§ **Source extract**:

The news coverage of Shane and Josh finally freed after their long, terrifying ordeal is amazing. I couldn't imagine being kept captive for over two years in dark, dingy, dirty, lonely quarters with what kind of food? What kind of health care? God only knows.
How brave they are to had endured and survived and be here now to tell us their incredible story!
I know a bit about how horrible prisons overseas can be, because while teaching in Thailand for six years I often visited the prisons to aid the prisoners. Why? Because their only crime was crossing the border from Cambodia into Thailand and the conditions of the prisoners were horrendous! Not too different from what Shane and Josh had done, but within the Middle East.
The cells were so jammed packed with prisoners, they could barely move and there was very little water and no bathroom. How horrific. I often brought water bottles to the prison with some friends to hand out to those inside the bars.
Unlike these Cambodians who after a period of time are simply departed back to their home country, Josh and Shane had to pay a fee. 1 million dollars.
But they are finally free.
In their words:
"Today can only be described as the best day of our lives," the families of Bauer, Fattal and Shourd said in a joint statement. "We have waited for nearly 26 months for this moment, and the joy and relief we feel at Shane and Josh's long-awaited freedom knows no bounds."
I have a friend who lives in Iran and he attests to the "control" the government has over the people. control of the internet, alcohol, clothing, behavior, and in many aspects of one's life. This is only part of the reason the Iranian people fought in the breif-lived civil war to gain some control over their own lives.
I hope we, as Americans, learn from this and realize what we have -freedom. All Iranians are not the same, some favoring freedom and some wanting to further controls in government. But everyone deserves to choose what they want for their own lives.
Let us remember those still in confinement in Iran and remember how blessed we are to have freedom and continue to fight for those who are in need. Not with guns, but with words.

§ **Data under study**:

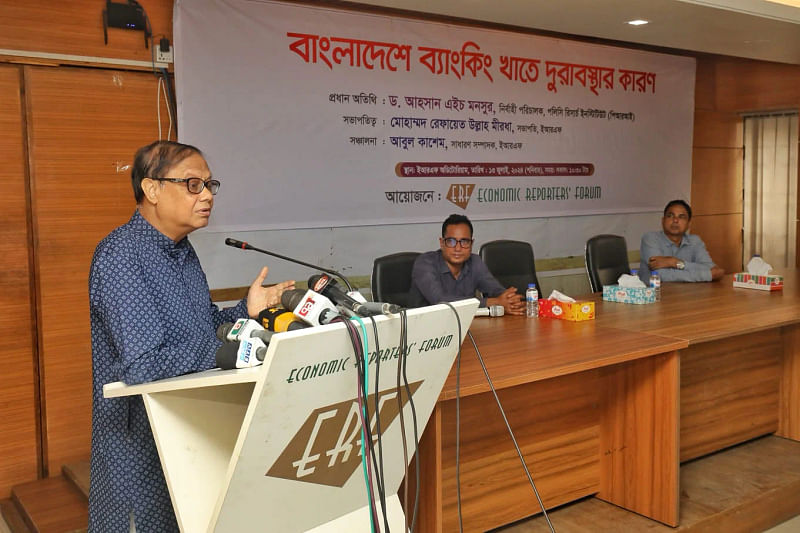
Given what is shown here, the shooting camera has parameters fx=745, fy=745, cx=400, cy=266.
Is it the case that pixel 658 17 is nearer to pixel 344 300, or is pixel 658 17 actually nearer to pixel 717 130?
pixel 717 130

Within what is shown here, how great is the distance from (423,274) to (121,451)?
2.21m

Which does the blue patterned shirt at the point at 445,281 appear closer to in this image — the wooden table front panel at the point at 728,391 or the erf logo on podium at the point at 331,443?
the wooden table front panel at the point at 728,391

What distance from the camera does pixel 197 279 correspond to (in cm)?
186

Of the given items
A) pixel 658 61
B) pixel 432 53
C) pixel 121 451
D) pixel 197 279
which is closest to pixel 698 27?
pixel 658 61

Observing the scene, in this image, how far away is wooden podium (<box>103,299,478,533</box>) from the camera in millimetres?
1312

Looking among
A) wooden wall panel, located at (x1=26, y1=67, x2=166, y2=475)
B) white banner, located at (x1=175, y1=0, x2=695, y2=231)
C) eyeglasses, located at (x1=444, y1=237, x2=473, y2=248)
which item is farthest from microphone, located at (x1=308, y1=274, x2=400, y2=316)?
white banner, located at (x1=175, y1=0, x2=695, y2=231)

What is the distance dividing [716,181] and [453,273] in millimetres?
4397

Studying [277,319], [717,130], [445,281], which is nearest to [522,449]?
[445,281]

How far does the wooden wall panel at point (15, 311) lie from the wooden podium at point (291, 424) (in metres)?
2.51

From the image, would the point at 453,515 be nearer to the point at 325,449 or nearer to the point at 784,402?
the point at 325,449

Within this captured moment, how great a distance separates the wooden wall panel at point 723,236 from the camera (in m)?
7.10

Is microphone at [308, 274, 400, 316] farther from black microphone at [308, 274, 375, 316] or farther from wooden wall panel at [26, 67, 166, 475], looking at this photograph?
wooden wall panel at [26, 67, 166, 475]

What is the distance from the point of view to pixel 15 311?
3.66 m

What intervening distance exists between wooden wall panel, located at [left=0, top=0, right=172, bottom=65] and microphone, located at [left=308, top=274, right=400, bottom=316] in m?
2.81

§ **To do**:
(a) From the post about Shane and Josh's release above, pull out the passage that opens with the words "I know a bit" and ends after the words "inside the bars.", copied word for word.
(b) Using the post about Shane and Josh's release above, answer these:
(i) For how many years did the writer teach in Thailand?
(ii) According to the families' joint statement, how long had they waited for this moment?
(iii) What did the writer bring to the prison with friends to hand out?

§ **Numbered answers**:
(a)
I know a bit about how horrible prisons overseas can be, because while teaching in Thailand for six years I often visited the prisons to aid the prisoners. Why? Because their only crime was crossing the border from Cambodia into Thailand and the conditions of the prisoners were horrendous! Not too different from what Shane and Josh had done, but within the Middle East.
The cells were so jammed packed with prisoners, they could barely move and there was very little water and no bathroom. How horrific. I often brought water bottles to the prison with some friends to hand out to those inside the bars.

(b)
(i) Six years.
(ii) Nearly 26 months.
(iii) Water bottles.